Scientists from Karolinska Institutet have made significant progress in the search for new treatments for Parkinson’s disease and belive to have found a way to treat and perhaps reverse Parkinson’s disease.
Tests in mice with Parkinson-like symptoms showed that by reprogramming cells in the brain the scientists were able to revert motor symptoms and the therapy appeared to ease the condition.
According to their research human brain cells can take over the cells that are destroyed in Parkinson’s and therefore not doig their job anumore.
However even if the research is hugely promising many more studies are needed before tests can begin in people, as it still needed to check if the treatment is safe, and whether the converted cells can truly function like the dopamine-producing neurons lost in Parkinson’s.
In this new approach the rsearchers didn’t look for cell transplant but instead they used a cocktail of small molecules to reprogramme cells already present in the brain.

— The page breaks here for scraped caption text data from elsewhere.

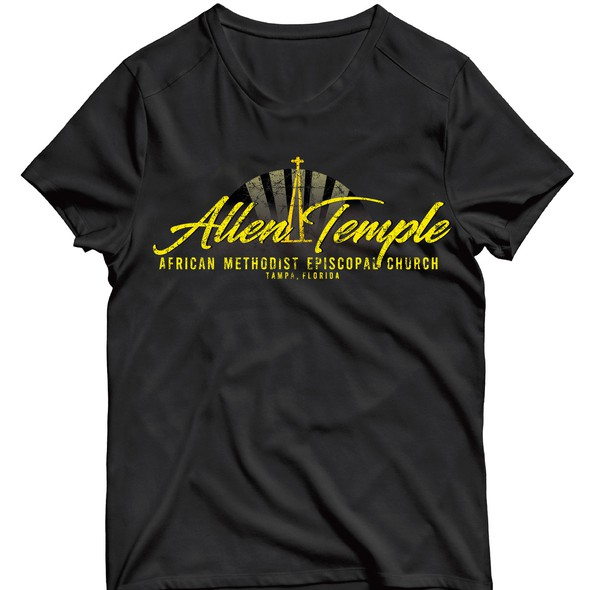 Distressed t-shirt with the title 'Rligious retro, urban t-shirt design'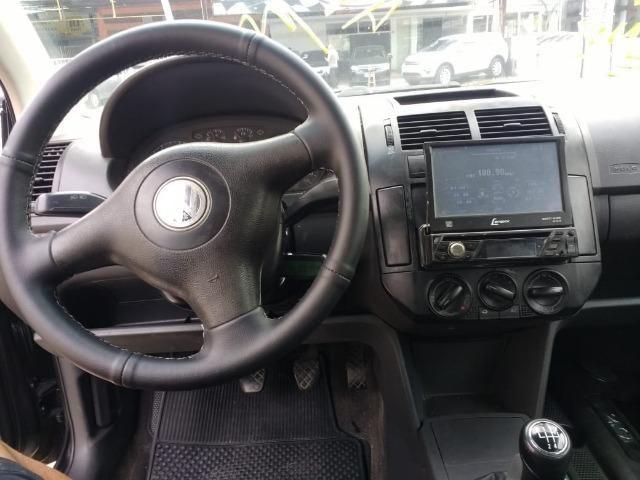 Polo 2.0 AP com GNV Manual e chave reserva Unico Dono - Foto 5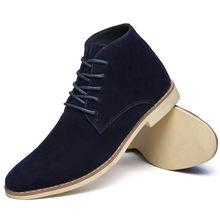 SAGACE Stiefeletten Für Männer Business Herren Stiefel Wildleder Casual Schuhe Outdoor Leder Herren Winter Schuhe Männlichen Schwarz Blau Gelb(China)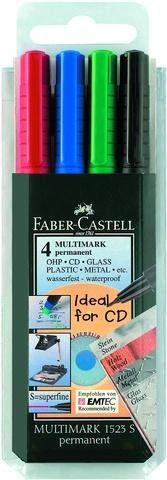 Projektionsschreiber Faber Castell S = 0,4mm permanent 4er Etui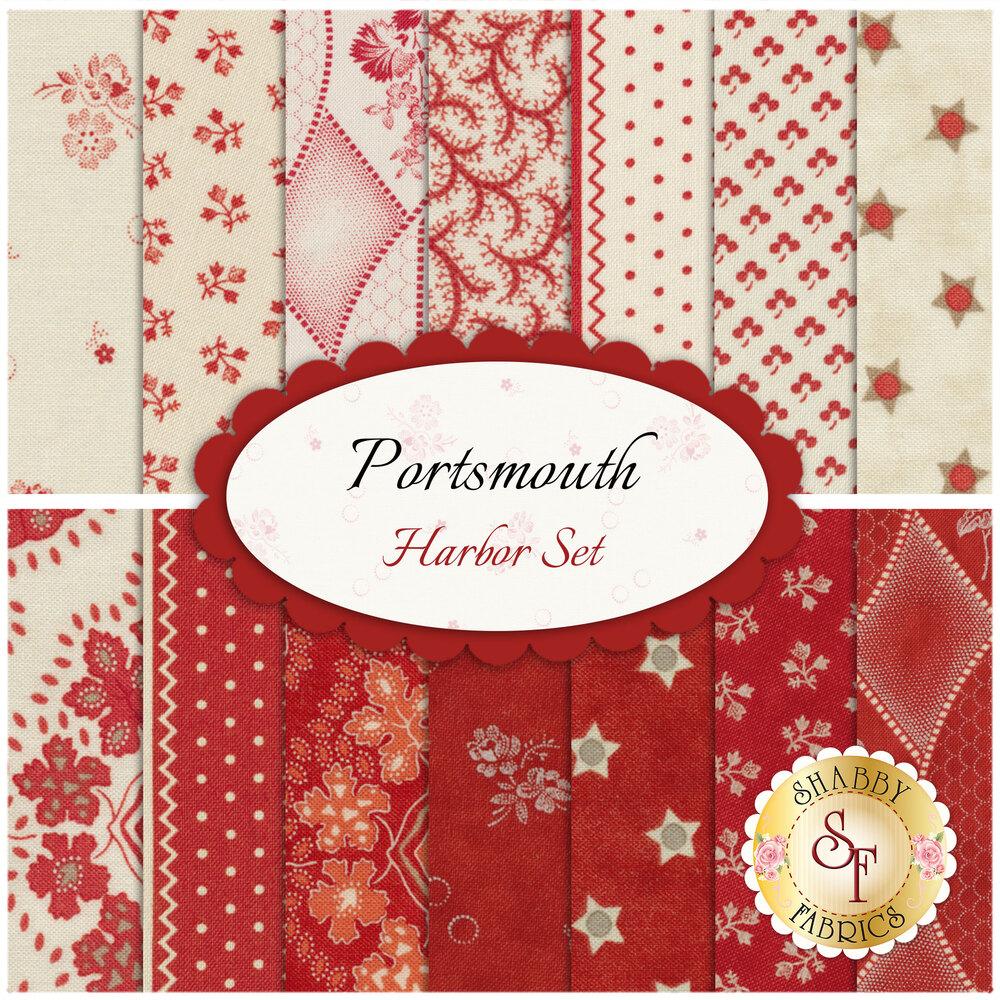 Portsmouth  14 FQ Set - Harbor Set by Minick & Simpson for Moda Fabrics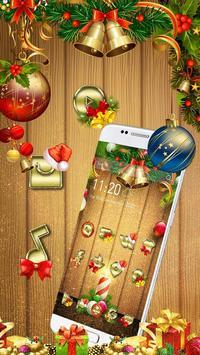Christmas Golden Bell Theme screenshot 1
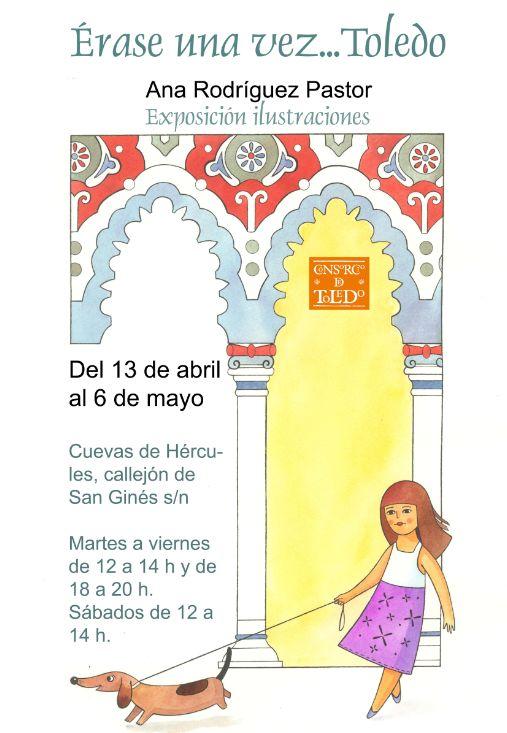 """Exposición de Acuarelas """"Érase una vez … Toledo"""""""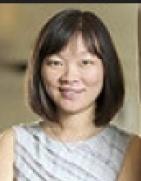 Dr. Ping P Chi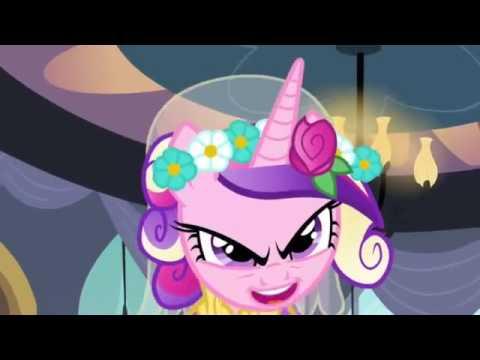 My Little Pony : Canção – Este Dia Aria (Parte 1). Letra na descrição.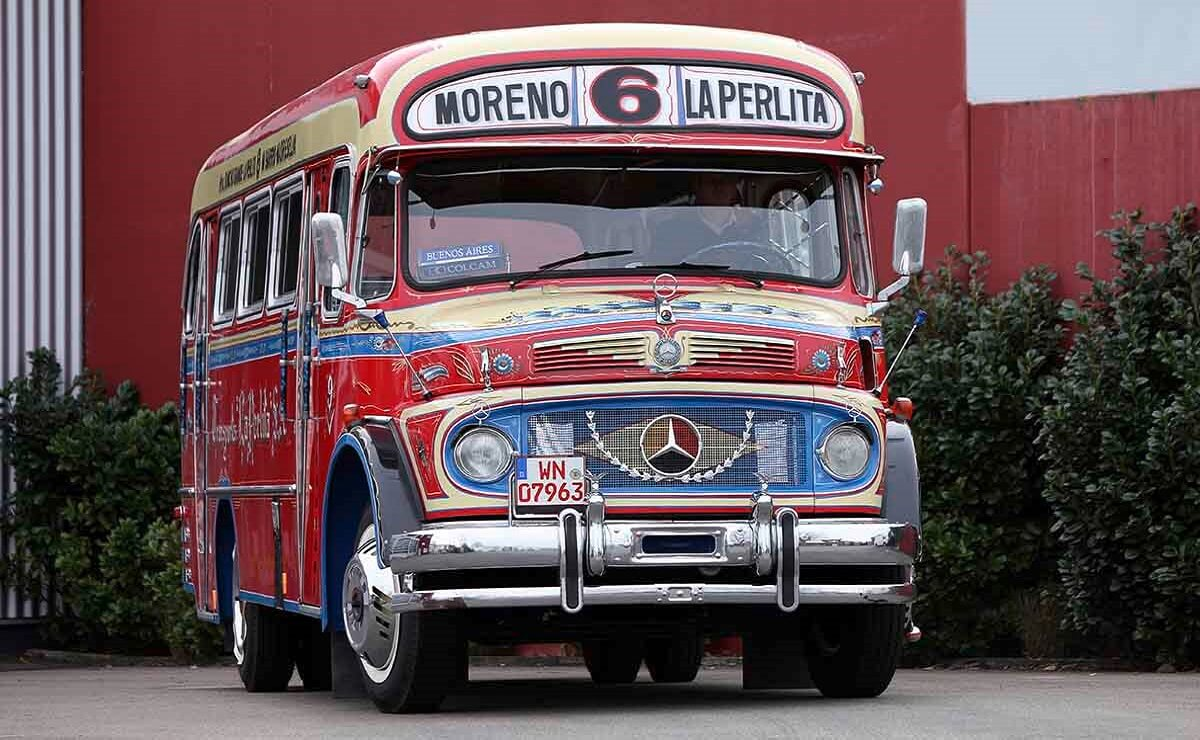 Mercedes-Benz bus 125 años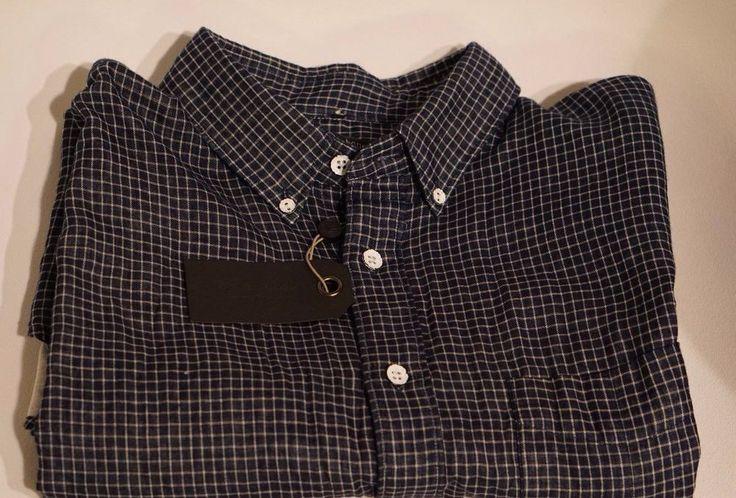 RAG & Bone Men's YOKOHAMA Shirt Slim Fit: NWT Long Sleeve #Indigo Chalk #ragbone #PlaidFrontButton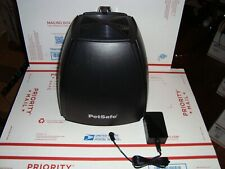 New listing PetSafe Replacement Free to Roam Wireless Dog Fence Extra Transmitter Rfa-554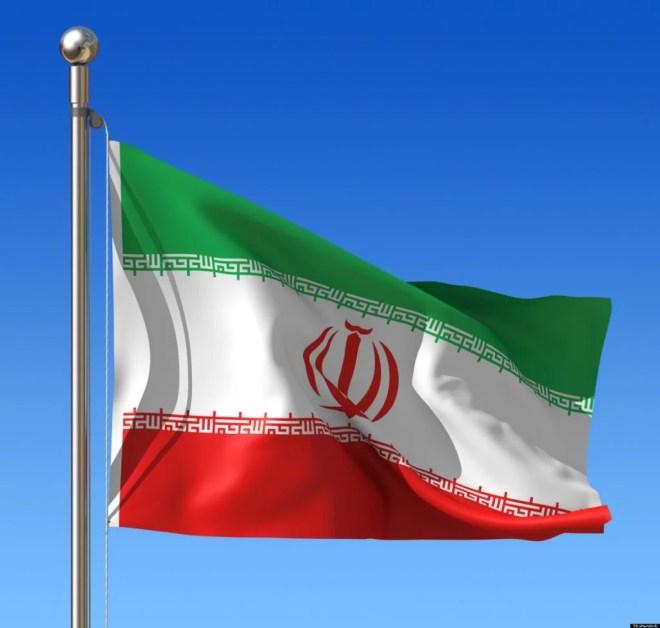 DRAPEAU-IRAN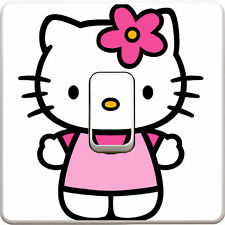 Hello Kitty Light Switch Vinyl Sticker Decal for Kids Bedroom #175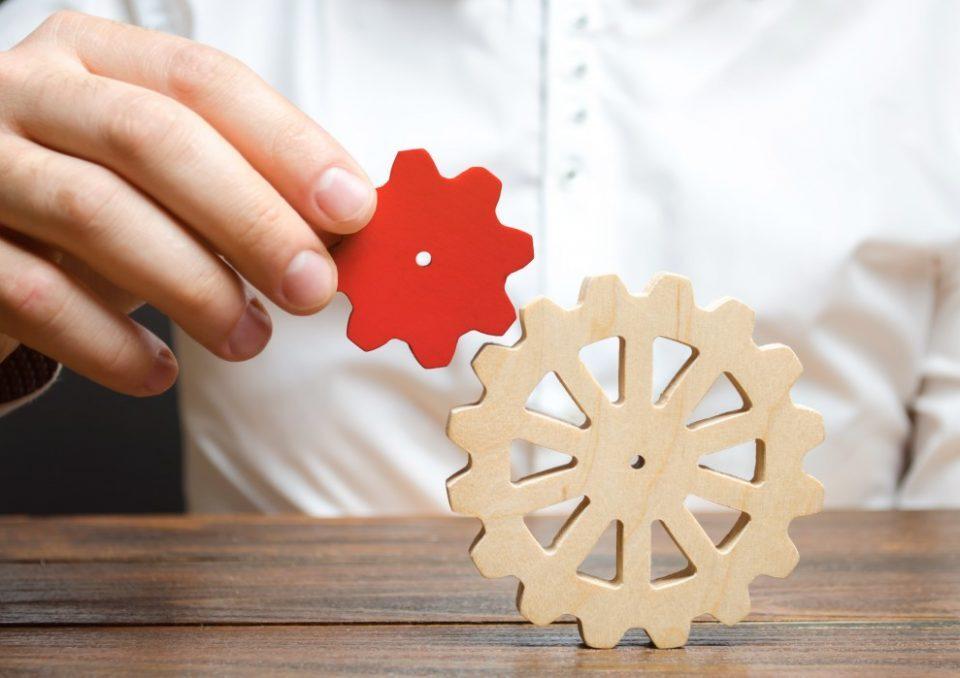 Effective-Business-Processes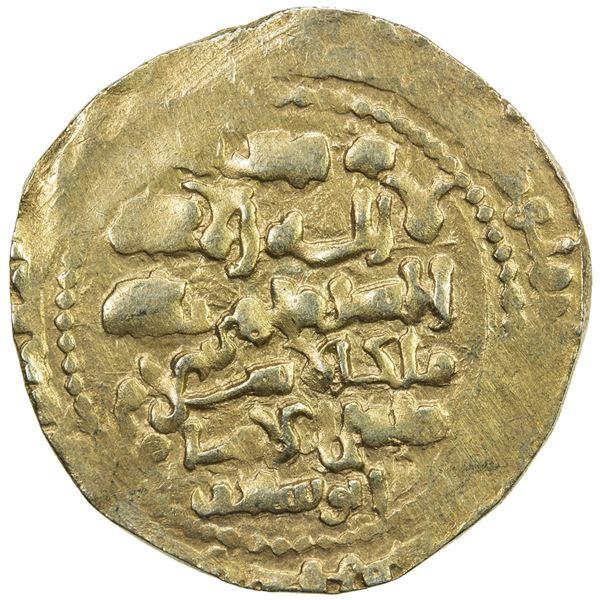 GHAZNAVID: Mas'ud III, 1099-1115, AV dinar (4.51g) (Ghazna), AH(49)2. VF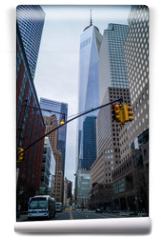 Fototapeta - Down town von New york
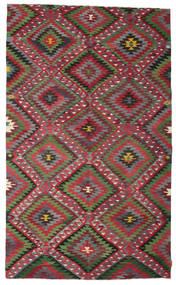 Kilim Semi-Antique Turquie Tapis 180X302 D'orient Tissé À La Main Gris Foncé/Rouge (Laine, Turquie)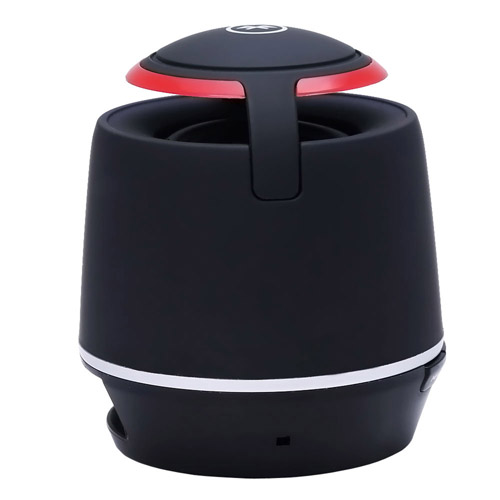 Super Bass Waterproof Mini Bluetooth Speaker Image 1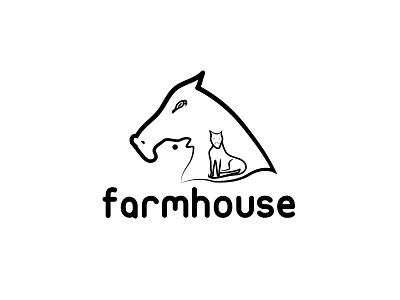 farm house logo logodesignersclub farm logo logoset logosai logo polio logo mark logo ideas logotype logo idea logosketch logodesign logos logo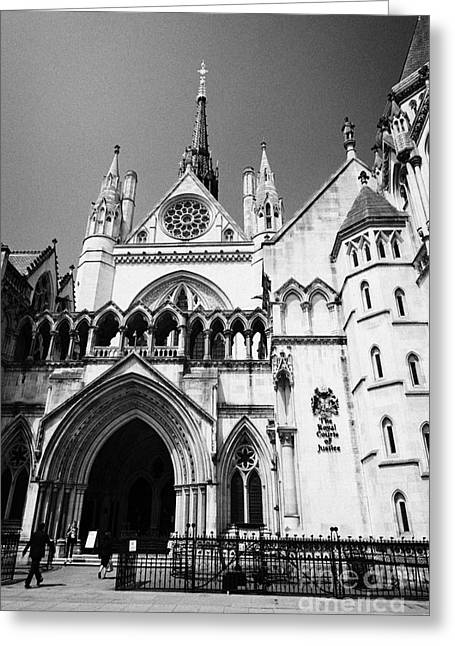 the royal courts of justice law courts central London England UK Greeting Card by Joe Fox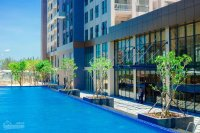 chính chủ muốn bán lại căn hộ nghỉ dưng tại đà nng 701m2 giá 207 tỷ lh 0981088260
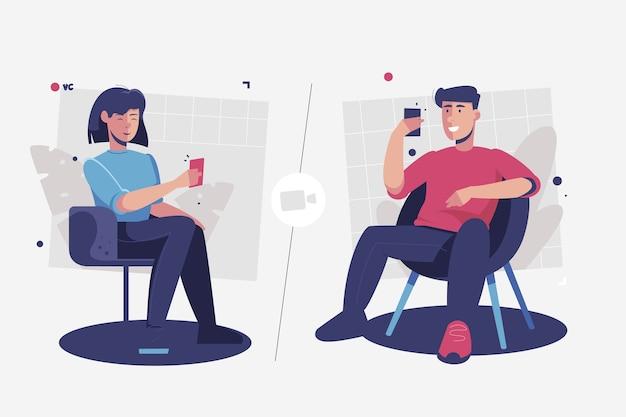 Vrienden videobellen op telefoons Gratis Vector
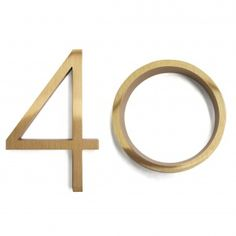 """Ribbon"" font Brass House Numbers from WestOn Apartment Therapy, Martha Stewart Home, Home Hardware, Brass Hardware, House Numbers, Table Numbers, Messing, Decoration, Interior And Exterior"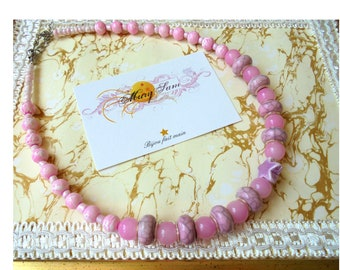 pink dream necklace
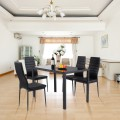 5 Pieces Metal Frame and Glass Tabletop Dining Set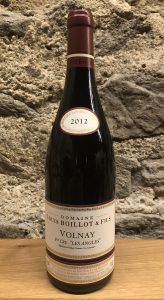 Louis Boillot, Volnay Les Angles, Burgund Wein, Volnay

Mixing a sample of human astrocytes with this cocktail of small molecules they managed to produced cells that closely resembled dopamine neurons, although they are not a perfect match.
When the mix has been given to sick mice, the treatment appeared to work, reprogramming their brain cells and lessening their Parkinson’s symptoms.
Prof David Dexter of Parkinson’s UK said: “If successful, it would turn this approach into a viable therapy that could improve the lives of people with Parkinson’s and, ultimately, lead to the cure that millions are waiting for.”